4. If the parties fail to reach an agreement as to the resolution of such dispute within
fourteen (14) days with the assistance of one or more expert advisors or a mediator, or
the mediator is not successful in reconciling the parties concerned, such parties may
request an Arbitration or ADR Institution to appoint a mediator.
5. After the appointment of the mediator by such arbitration or ADR institution, the
mediation process shall be commenced within seven (7) days.
6. Efforts to resolve disputes or differences of opinion through mediation, as contemplated
in paragraph (5), shall be undertaken in confidentiality. The settlement reached shall be
set out in a written agreement, signed by all parties concerned, within thirty (30) days.

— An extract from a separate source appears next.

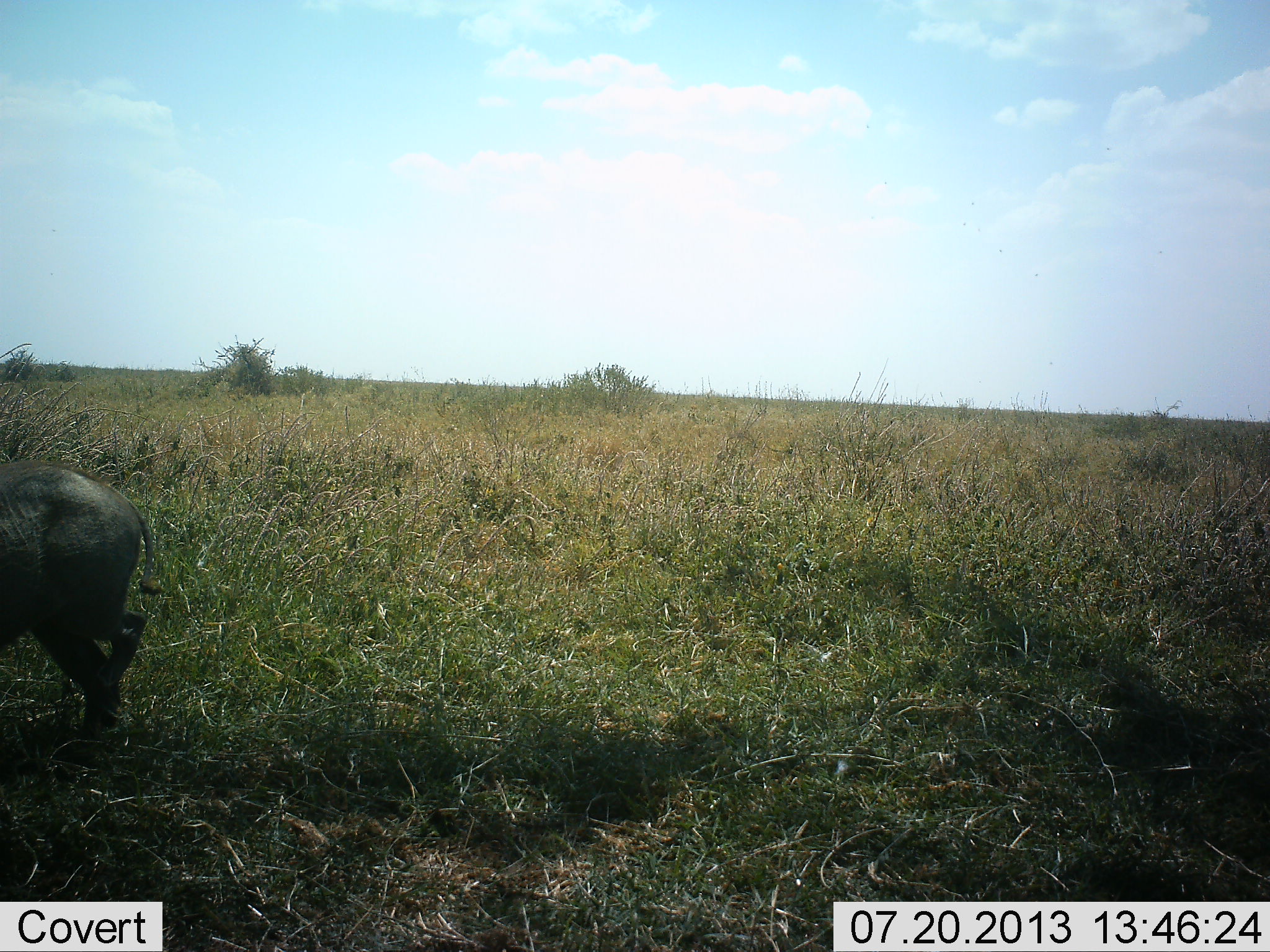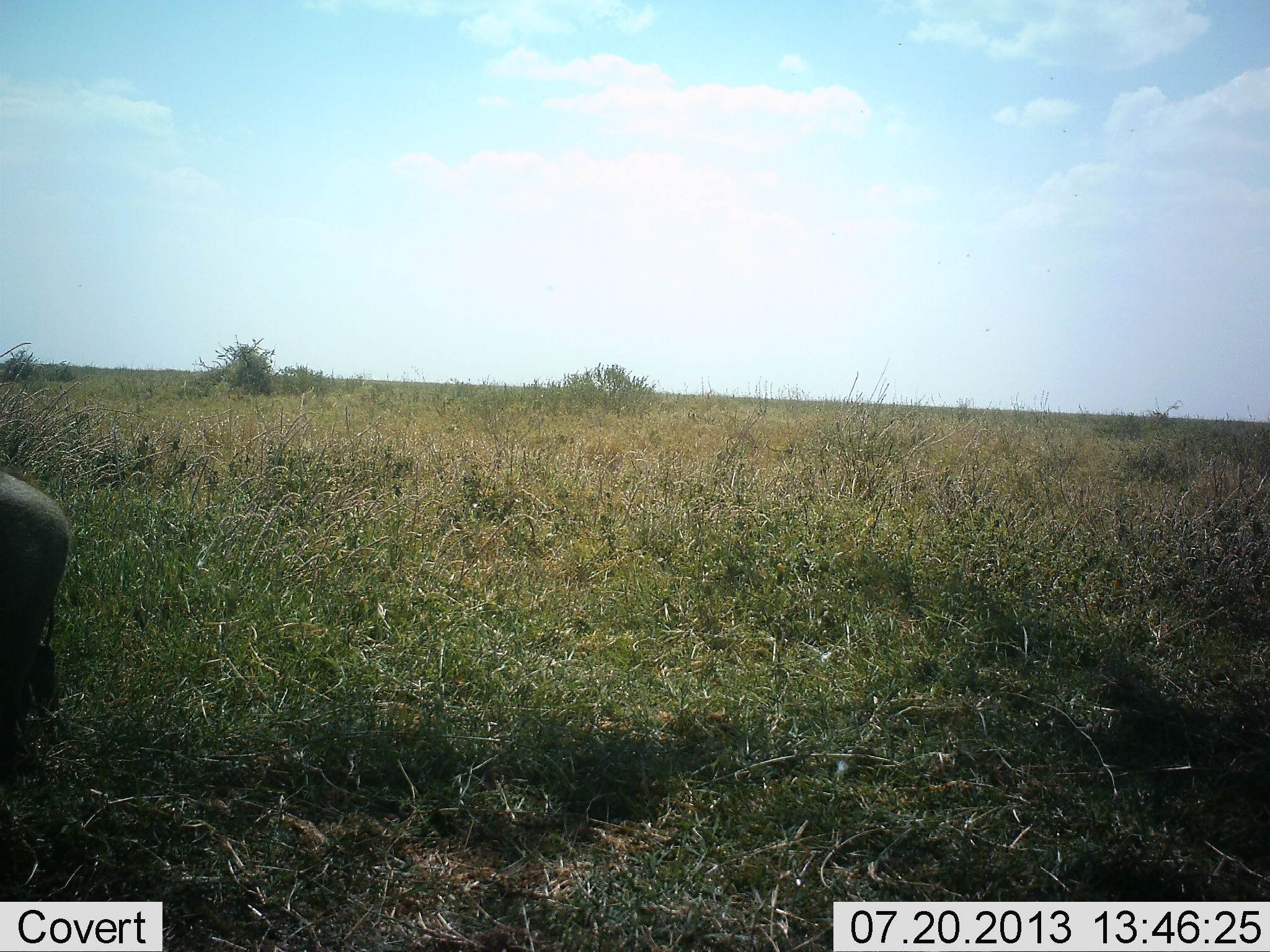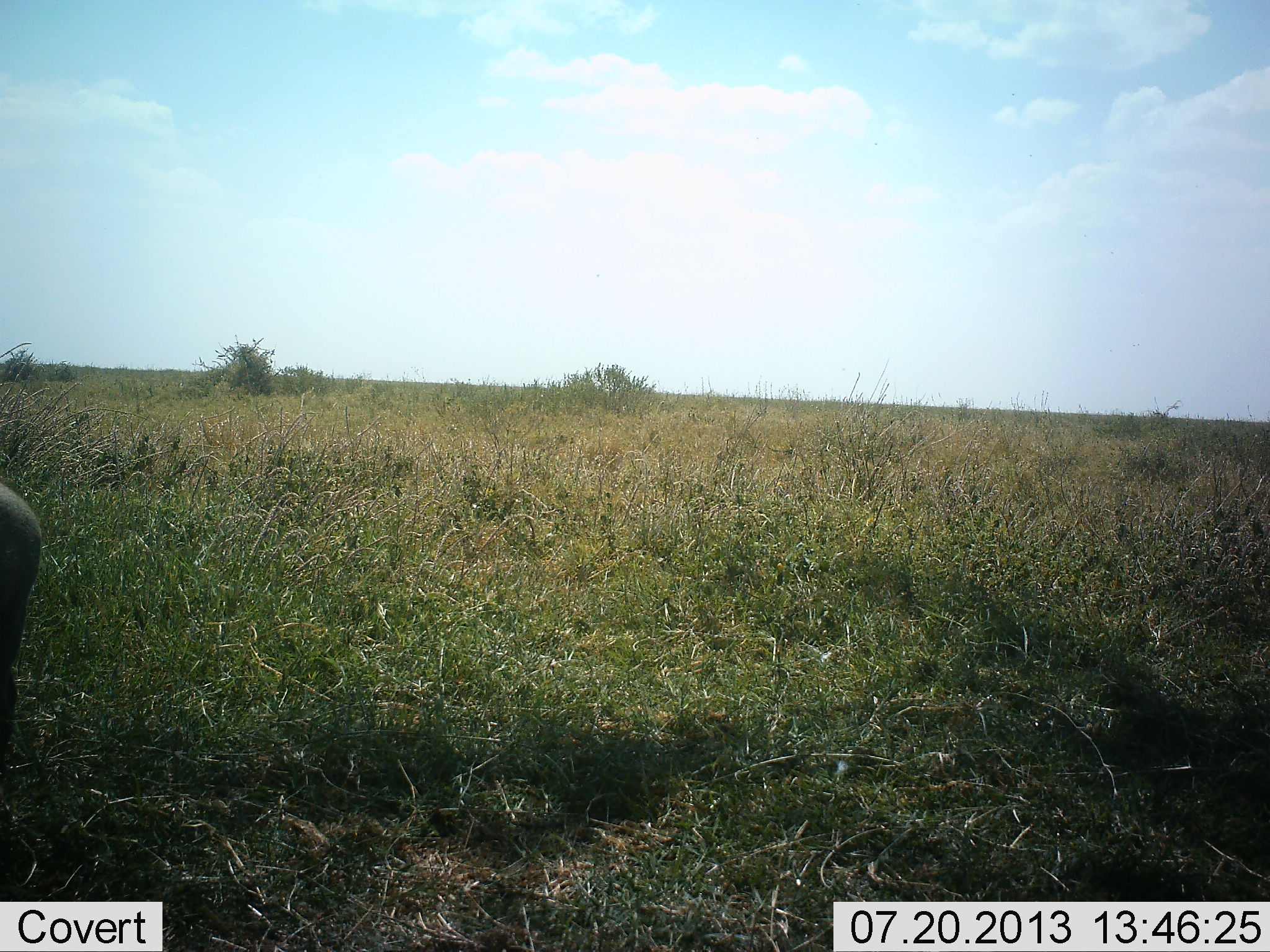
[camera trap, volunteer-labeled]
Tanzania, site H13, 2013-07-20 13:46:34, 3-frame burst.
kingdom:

7. The written agreement for such resolution of the dispute or difference of opinion shall
be final and binding on the parties concerned, shall be implemented in good faith, and
shall be registered in the District Court within no more than thirty (30) days after it has
been signed.
8. The agreement for resolution of the dispute or difference of opinion contemplated in
paragraph (7) shall be completely implemented within no more than thirty (30) days
after its registration.
9. If attempts to reach an amicable settlement, as contemplated in paragraphs (1) to (6),
are unsuccessful, the parties, based on a written agreement, may submit the matter to
resolution by an arbitration institution or ad-hoc arbitration.

c. Can the above case be resolved in court? Explain your answer!


Yes, it can be resolved in court. But if there is already a written arbitration agreement, then
the case cannot be resolved in court. This is explained in Article 11, UU No. 30 Year 1999,
which states that:
1. The existence of a written arbitration agreement shall eliminate the right of the parties
to seek resolution of the dispute or difference of opinion contained in the agreement
through the District Court.
2. The District Court shall refuse and not interfere in settlement of any dispute which has
been determined by arbitration except in particular cases determined in this Act.